Would you please copy each line of the listing that mentions "States"?

━━━━━━━━━━━━━━━━━━━━

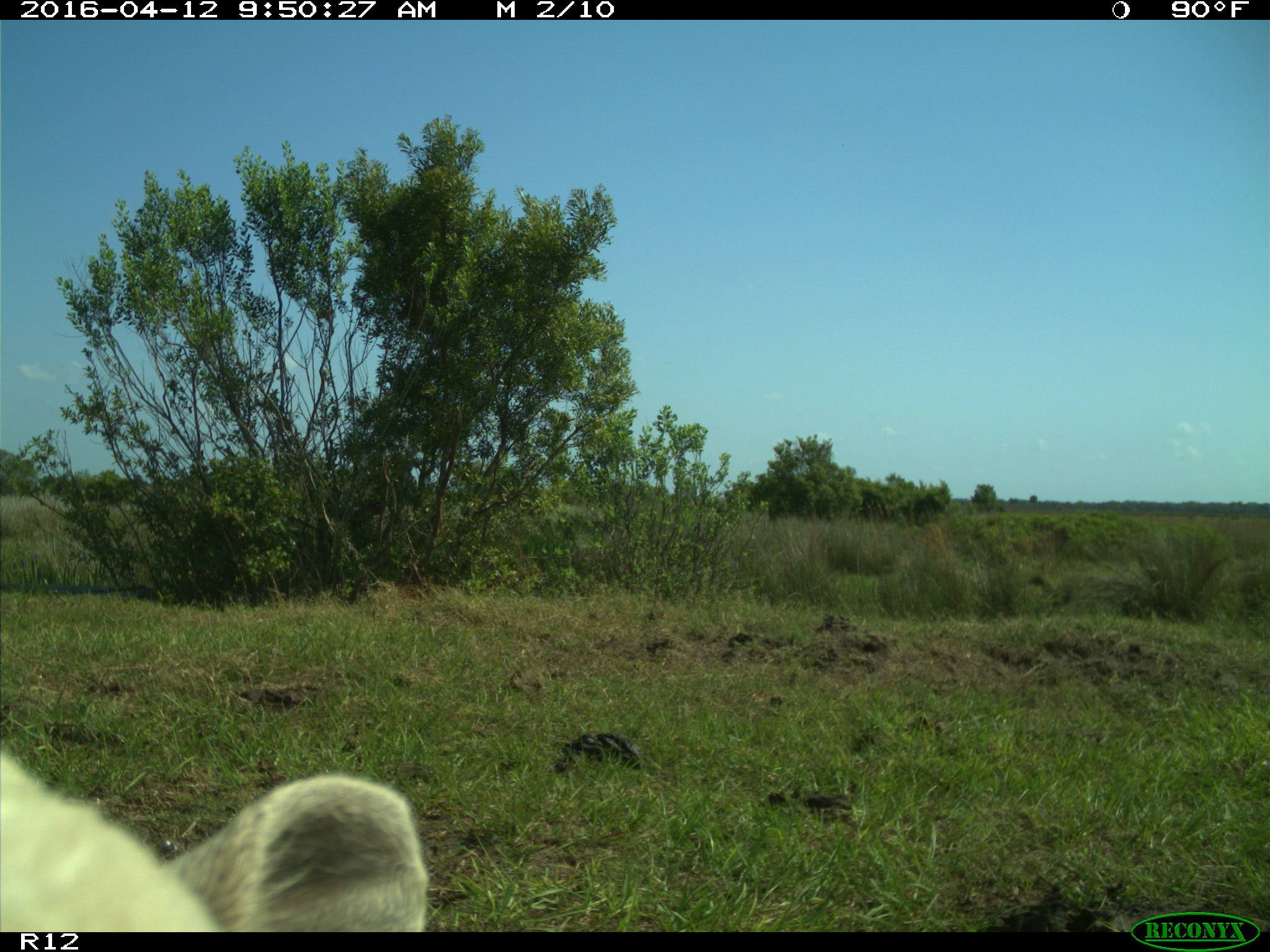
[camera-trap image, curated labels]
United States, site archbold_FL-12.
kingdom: Animalia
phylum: Chordata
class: Mammalia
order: Artiodactyla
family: Bovidae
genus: Bos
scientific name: Bos taurus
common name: domestic cow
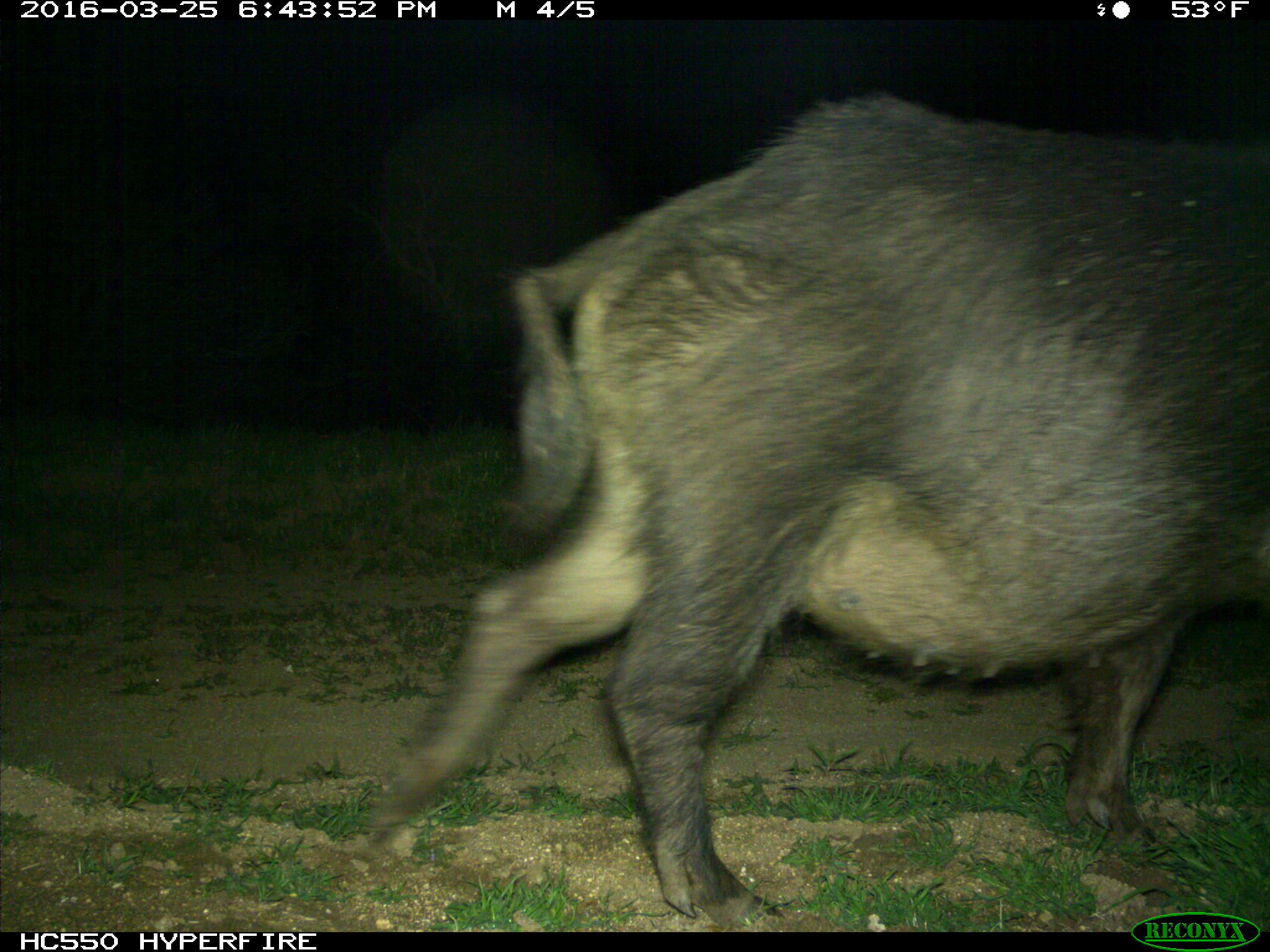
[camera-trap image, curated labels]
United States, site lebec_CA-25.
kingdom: Animalia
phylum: Chordata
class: Mammalia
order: Artiodactyla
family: Suidae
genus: Sus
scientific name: Sus scrofa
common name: wild boar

━━━━━━━━━━━━━━━━━━━━

- _Task result_:
United States, site archbold_FL-12.
United States, site lebec_CA-25.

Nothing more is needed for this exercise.